Psychological distress and infectious disease mortality in the general population
journal contributionposted on 2019-01-09, 09:06 authored by Mark Hamer, Mika Kivimaki, Emmanuel Stamatakis, G. David Batty
There is a paucity of studies examining the relation between high psychological distress and infectious disease in the general population. We examined this association in a large multi-cohort study drawn from the general population. The analytic sample comprised 104,923 men and women (age, 47.3 ± 17.4 year; 45.7% men) in which psychological distress symptoms was assessed using the 12-item version of the General Health Questionnaire. There were 1535 deaths attributed to infectious diseases during 971,220 person-years of follow up (mean 9.3; range 0.1–17.1 years).
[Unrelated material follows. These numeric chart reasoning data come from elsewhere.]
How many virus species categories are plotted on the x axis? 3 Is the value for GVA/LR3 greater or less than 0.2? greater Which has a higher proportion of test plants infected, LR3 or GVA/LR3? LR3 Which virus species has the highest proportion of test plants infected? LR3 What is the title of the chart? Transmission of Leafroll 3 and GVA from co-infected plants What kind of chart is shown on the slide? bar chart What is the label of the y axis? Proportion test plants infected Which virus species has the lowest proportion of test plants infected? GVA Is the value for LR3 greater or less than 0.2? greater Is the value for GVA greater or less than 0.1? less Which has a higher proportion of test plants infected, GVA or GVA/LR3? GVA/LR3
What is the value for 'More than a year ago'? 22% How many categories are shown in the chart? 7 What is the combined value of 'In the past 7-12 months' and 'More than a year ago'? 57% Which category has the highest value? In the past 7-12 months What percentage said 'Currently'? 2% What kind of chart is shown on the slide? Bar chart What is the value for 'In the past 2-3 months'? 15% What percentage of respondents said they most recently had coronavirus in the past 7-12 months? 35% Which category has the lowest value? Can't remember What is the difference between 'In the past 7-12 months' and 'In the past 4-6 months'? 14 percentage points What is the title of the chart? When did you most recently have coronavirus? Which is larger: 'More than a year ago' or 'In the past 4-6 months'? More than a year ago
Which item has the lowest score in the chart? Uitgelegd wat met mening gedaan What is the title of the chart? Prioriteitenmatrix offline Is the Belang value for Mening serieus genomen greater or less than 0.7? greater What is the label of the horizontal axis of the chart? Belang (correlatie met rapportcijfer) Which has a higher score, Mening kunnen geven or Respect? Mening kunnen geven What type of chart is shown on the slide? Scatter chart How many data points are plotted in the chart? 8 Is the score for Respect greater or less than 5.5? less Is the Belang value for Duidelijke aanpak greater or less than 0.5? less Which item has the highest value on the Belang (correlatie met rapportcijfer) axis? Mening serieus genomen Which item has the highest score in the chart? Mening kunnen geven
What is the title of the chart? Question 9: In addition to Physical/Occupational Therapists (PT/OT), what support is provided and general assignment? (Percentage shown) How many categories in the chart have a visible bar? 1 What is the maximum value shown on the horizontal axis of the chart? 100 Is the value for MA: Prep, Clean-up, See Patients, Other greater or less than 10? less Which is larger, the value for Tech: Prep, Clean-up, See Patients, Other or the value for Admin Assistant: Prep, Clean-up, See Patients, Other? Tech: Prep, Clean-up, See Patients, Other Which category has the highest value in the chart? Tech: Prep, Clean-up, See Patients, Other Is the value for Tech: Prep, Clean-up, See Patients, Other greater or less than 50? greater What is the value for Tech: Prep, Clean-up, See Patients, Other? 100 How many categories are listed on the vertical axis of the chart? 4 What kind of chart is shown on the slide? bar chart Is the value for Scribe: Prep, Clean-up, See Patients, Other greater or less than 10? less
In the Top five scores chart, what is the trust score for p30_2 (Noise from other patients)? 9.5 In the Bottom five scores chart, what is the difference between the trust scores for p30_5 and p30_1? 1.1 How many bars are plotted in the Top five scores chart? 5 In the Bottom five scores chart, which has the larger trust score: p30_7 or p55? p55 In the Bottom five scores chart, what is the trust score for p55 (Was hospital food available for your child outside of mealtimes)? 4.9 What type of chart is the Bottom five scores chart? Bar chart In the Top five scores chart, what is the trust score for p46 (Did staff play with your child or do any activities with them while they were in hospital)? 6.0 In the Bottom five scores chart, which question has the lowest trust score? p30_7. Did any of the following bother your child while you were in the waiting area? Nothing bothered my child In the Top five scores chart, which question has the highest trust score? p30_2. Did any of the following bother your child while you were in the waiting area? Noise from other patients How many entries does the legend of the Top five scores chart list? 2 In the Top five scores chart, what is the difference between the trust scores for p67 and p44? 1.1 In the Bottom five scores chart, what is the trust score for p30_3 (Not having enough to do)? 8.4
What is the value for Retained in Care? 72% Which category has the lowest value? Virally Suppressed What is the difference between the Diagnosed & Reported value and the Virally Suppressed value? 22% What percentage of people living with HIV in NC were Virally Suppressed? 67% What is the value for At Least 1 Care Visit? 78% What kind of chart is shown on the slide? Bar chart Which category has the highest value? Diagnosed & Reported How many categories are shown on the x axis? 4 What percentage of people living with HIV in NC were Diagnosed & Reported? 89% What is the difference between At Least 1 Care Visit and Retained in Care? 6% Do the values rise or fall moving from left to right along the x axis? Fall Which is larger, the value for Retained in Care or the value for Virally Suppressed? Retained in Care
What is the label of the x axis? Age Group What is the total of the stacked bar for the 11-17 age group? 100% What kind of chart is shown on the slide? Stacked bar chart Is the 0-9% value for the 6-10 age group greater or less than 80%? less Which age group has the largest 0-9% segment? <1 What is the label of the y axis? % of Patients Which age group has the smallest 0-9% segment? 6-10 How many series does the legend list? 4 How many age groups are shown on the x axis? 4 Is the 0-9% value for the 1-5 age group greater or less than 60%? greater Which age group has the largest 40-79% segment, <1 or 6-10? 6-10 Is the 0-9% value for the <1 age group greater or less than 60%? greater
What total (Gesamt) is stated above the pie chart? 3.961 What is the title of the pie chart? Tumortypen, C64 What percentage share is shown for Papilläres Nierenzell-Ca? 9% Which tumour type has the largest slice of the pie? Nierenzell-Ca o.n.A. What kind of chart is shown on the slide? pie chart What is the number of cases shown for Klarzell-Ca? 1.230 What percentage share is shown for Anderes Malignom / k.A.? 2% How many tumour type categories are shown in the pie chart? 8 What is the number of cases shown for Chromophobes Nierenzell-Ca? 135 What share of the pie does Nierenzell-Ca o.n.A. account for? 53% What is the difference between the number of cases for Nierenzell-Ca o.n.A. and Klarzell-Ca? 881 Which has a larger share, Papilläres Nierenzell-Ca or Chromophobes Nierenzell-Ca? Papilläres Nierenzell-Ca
A dose-response association between GHQ-12 score and all infectious disease mortality was observed after adjusting for age, sex, survey year, occupational social class, longstanding illness, smoking, alcohol, and physical activity (per SD increase, hazard ratio = 1.24; 95% CI, 1.20–1.28). A similar pattern was apparent for viral infections (1.23; 1.14, 1.33) and pneumonia (1.20; 1.13, 1.28), but weaker for bacterial infections (1.09; 1.00, 1.19). In conclusion, psychological distress is associated with higher risk of infectious disease.